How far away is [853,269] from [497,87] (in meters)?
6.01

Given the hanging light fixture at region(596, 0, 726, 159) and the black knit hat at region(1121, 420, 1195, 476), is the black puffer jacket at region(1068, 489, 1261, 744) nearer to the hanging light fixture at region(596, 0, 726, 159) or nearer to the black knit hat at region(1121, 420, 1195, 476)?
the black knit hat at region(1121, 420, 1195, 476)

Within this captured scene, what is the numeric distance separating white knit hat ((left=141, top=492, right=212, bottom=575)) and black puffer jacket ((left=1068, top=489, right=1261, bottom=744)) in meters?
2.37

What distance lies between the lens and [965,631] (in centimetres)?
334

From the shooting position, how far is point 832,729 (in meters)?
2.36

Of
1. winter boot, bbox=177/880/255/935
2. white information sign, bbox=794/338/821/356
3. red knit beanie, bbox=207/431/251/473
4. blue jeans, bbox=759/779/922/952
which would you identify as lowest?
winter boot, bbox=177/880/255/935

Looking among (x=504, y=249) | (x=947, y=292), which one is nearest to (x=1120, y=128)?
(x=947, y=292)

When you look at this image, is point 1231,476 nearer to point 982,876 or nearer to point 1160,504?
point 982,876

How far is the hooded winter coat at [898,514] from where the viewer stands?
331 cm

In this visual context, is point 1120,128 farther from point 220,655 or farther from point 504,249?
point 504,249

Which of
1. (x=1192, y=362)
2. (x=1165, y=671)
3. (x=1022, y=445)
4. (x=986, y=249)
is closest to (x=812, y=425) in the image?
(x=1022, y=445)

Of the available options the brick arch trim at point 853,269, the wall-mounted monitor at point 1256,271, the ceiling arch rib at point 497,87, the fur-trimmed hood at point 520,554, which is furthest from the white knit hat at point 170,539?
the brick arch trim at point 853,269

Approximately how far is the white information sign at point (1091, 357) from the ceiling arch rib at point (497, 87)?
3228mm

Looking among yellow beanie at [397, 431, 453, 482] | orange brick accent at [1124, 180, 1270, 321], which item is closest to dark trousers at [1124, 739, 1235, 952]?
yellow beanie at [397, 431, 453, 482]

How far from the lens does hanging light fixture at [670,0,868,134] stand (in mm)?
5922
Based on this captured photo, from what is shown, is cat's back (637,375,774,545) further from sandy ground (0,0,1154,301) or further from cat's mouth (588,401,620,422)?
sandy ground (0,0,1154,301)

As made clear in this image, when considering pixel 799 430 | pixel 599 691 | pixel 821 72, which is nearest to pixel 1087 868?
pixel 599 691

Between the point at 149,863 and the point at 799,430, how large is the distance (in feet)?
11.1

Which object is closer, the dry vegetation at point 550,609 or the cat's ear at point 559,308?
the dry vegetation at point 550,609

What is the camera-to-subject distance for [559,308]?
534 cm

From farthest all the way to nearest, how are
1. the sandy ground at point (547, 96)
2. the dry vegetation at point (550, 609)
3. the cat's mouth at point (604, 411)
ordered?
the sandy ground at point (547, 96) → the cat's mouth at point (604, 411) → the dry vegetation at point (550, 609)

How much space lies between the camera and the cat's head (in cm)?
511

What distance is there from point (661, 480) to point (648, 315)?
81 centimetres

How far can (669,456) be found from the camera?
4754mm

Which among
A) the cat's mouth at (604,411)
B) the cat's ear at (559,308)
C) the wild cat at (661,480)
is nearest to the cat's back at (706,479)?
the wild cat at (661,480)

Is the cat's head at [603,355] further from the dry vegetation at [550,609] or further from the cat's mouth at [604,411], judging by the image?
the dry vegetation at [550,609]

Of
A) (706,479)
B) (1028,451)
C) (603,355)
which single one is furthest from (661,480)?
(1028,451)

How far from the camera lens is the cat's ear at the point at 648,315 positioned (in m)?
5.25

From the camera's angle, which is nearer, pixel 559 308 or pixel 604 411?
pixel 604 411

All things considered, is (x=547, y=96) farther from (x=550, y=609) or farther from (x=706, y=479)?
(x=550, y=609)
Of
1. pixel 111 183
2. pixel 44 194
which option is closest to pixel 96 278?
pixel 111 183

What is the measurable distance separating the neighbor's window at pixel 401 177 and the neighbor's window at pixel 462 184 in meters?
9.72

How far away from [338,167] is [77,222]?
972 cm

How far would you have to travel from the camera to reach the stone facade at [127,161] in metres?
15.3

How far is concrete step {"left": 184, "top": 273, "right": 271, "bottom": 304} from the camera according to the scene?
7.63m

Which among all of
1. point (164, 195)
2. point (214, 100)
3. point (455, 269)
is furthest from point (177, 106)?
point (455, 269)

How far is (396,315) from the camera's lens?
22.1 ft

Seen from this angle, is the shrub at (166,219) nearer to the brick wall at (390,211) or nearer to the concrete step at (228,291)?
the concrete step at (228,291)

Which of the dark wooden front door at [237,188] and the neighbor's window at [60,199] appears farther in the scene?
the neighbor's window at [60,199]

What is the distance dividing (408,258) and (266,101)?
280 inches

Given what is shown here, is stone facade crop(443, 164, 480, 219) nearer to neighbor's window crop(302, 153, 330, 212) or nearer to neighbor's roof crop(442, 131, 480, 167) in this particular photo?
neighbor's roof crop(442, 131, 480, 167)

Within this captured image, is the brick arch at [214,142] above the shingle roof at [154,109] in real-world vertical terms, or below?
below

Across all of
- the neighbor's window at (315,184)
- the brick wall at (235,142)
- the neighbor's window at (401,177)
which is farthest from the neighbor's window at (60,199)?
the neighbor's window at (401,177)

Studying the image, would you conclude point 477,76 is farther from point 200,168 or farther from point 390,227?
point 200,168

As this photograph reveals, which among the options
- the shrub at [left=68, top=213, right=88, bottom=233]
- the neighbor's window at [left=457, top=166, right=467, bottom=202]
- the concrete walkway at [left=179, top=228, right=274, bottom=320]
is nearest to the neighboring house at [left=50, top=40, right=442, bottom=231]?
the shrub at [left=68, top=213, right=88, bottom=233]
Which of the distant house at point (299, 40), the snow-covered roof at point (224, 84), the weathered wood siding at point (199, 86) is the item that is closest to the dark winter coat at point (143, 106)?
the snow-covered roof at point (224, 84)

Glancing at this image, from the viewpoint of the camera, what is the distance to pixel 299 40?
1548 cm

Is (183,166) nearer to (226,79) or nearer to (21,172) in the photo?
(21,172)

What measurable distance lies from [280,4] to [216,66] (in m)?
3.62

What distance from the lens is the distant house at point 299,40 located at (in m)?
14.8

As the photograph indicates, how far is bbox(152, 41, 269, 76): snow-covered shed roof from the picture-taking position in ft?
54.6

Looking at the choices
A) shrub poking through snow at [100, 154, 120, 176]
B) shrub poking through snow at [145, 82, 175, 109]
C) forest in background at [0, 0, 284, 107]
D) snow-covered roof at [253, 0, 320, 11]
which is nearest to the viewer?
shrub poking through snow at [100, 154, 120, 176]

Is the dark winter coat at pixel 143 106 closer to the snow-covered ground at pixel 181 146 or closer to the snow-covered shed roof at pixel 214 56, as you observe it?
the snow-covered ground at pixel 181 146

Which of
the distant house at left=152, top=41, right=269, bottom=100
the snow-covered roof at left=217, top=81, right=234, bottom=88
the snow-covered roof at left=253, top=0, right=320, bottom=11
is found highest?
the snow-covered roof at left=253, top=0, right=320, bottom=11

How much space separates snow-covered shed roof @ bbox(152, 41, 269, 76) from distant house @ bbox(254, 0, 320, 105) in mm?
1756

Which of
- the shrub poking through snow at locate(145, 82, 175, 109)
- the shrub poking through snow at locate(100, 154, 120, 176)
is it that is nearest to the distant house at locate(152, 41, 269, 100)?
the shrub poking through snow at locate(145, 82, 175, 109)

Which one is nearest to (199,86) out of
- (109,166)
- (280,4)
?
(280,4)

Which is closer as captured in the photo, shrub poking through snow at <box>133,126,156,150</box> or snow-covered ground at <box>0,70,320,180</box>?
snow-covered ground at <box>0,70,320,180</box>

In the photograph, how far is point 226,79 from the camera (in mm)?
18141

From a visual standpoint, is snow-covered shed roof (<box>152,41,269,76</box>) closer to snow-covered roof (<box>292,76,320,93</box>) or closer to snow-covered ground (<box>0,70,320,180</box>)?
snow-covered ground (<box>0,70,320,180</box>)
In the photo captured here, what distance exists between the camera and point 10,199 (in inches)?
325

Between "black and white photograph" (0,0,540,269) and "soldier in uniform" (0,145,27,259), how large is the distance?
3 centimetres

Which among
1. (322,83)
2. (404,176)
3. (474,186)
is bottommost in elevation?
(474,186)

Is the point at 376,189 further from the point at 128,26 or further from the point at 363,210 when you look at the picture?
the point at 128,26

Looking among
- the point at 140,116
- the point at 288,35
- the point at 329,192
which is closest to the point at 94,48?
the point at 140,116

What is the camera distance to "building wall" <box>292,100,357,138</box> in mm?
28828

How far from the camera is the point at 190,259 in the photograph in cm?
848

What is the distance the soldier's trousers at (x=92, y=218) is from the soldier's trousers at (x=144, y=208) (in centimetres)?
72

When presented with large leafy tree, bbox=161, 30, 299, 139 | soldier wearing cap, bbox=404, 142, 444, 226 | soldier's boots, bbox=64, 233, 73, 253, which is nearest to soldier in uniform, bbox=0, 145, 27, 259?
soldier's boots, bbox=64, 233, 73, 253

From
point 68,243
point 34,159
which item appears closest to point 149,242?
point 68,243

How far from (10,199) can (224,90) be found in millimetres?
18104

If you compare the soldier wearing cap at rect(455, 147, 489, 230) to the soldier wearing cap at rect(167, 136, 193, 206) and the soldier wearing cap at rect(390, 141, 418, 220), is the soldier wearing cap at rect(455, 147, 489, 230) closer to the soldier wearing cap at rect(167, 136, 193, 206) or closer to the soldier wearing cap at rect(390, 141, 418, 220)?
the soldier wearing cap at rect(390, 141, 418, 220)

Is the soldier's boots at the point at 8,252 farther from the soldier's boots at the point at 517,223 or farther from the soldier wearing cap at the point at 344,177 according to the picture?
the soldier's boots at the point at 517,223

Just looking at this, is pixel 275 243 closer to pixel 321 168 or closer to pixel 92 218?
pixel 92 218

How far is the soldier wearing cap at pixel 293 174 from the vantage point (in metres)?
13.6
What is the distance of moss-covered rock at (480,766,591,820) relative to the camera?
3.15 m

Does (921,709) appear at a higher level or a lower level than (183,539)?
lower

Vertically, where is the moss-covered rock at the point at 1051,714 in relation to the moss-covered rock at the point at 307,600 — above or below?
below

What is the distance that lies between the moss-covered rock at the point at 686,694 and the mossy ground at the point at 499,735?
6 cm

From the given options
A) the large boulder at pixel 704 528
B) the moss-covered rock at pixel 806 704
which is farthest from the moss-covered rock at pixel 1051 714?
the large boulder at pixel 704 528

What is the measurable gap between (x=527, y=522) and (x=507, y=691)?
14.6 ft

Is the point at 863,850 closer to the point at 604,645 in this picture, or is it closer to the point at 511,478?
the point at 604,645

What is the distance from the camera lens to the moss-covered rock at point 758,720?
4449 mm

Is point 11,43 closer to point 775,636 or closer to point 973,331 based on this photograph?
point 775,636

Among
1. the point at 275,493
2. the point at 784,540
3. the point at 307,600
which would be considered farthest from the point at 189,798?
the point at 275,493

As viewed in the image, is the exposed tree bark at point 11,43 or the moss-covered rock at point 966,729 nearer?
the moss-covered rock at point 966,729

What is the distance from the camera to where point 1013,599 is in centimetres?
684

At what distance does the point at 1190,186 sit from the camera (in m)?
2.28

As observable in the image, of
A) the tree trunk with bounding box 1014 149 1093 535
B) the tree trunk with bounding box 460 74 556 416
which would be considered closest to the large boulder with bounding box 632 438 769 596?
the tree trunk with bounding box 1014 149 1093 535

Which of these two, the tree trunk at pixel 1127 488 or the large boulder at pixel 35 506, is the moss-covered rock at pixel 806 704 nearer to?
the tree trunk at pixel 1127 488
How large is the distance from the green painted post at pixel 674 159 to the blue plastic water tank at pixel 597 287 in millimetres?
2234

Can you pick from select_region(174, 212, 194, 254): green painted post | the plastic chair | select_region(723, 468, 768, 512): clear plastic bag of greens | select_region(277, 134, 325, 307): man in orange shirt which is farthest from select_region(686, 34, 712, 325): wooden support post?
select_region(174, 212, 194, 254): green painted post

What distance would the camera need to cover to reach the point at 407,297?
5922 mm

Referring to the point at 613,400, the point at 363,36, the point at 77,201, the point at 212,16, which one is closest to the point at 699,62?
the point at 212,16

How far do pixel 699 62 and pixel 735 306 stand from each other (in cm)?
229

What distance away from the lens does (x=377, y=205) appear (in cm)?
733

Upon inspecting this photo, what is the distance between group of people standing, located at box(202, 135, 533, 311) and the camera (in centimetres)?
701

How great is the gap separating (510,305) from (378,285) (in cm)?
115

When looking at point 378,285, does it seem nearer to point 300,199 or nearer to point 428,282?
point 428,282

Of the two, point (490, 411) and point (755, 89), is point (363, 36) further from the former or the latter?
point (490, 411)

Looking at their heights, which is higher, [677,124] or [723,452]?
------------------------------------------------
[TASK REQUIREMENTS]: Copy the listing above verbatim, starting with the line that contains "How great is" and going on through the final line of the listing, both ends included.

[WRITTEN ANSWER]:
How great is the gap separating (510,305) from (378,285) (in cm)?
115

When looking at point 378,285, does it seem nearer to point 300,199 or nearer to point 428,282?
point 428,282

Of the two, point (490, 411) and point (755, 89), is point (363, 36) further from the former or the latter?
point (490, 411)

Looking at their heights, which is higher, [677,124] or [723,452]?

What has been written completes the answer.